Carissa had also seen a memorial plaque to a boy that had died when he was fourteen. He had the same last name as Rob. She had wondered if they were related but never asked. Carissa had her own old memories she did not want to drudge so she left this one alone just in case this was one of Rob’s skeletons that was better left alone. The plaque read “Steven Welch 1980-1994. Our hearts are broken with the loss of our son.” The boy in the picture resembled Rob slightly but not enough to tell if they were family.
The main hallway, claustrophobic with the hundreds of faceless students lining the walls, spread in front of them. Lockers imbedded on each side. “See you, later,” Carissa said touching Rob’s arm as he and Scott peeled away down an adjacent hall.
“What about me?” Scott said.
Carissa threw up a quick middle finger as she walked away.
Carissa made her way through the maze of people. She stepped sideways to keep from running into the group of kids that blocked the long corridor. The school had once thought about expanding the hall but with the cost of books on the rise, the decreasing budget, and all the teachers wanting hire salaries, there was no money to make the changes. It was always in the future budget but the future has a way not becoming priority.
Carissa snaked through the people, perfume, and body odor finally arriving at locker 553. It was across from the cheerleaders lockers.

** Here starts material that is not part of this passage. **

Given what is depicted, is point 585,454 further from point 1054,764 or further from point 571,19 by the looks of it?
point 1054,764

For some reason, Carissa was sure it was not coincidence that all the “oh my gosh” and “woo” girls had been placed together. They huddled by their lockers discussing boys and hair and who just got cars; they clearly had no idea that they were dense. Carissa had been friends once with Destiny, the head cheerleader. But when Carissa began to think for herself, Destiny could not stand the defiance, exiling Carissa to the lowly existence of a social irrelevant. Needless to say, there was a slight animosity between Carissa and Destiny.